WHAT NEEDS TO BE DONE
Verbatim copy, images excluded: write out each record shown below.

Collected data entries
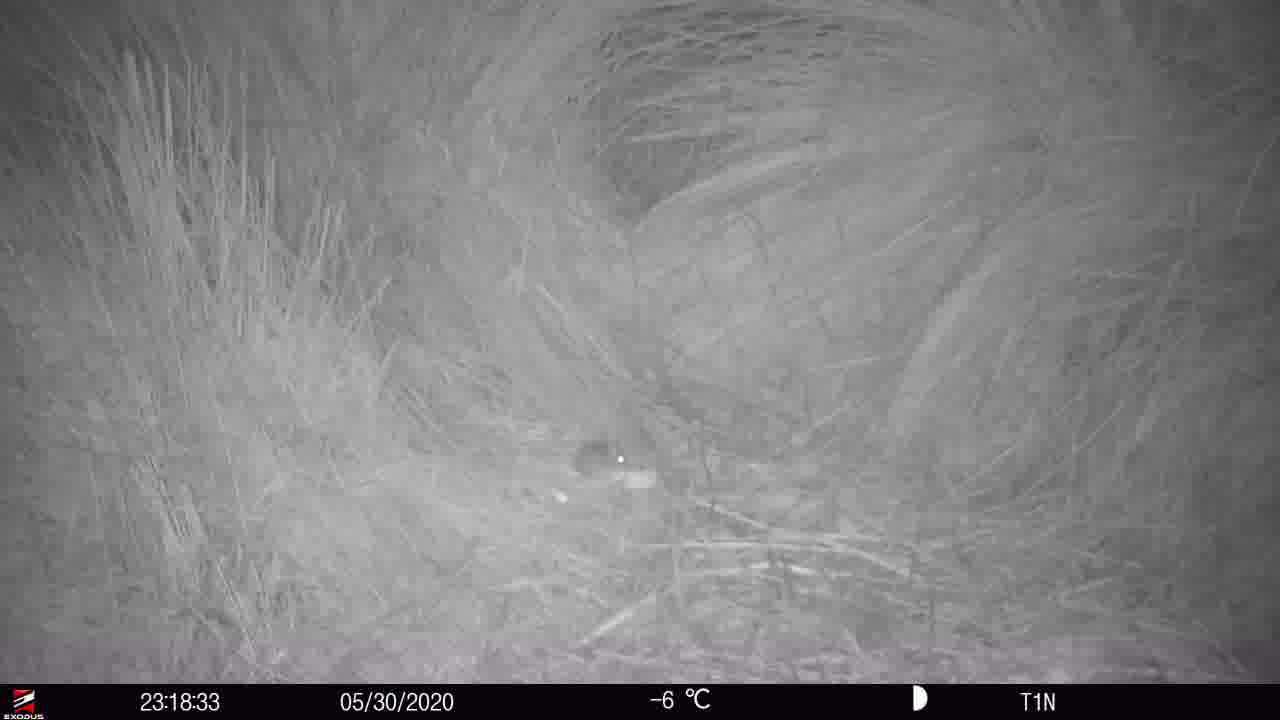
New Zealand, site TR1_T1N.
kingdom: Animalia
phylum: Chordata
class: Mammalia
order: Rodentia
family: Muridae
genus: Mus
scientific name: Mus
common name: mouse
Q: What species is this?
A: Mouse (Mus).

RESULT FOR THIS TASK
New Zealand, site TR1_T1N.
kingdom: Animalia
phylum: Chordata
class: Mammalia
order: Rodentia
family: Muridae
genus: Mus
scientific name: Mus
common name: mouse
Q: What species is this?
A: Mouse (Mus).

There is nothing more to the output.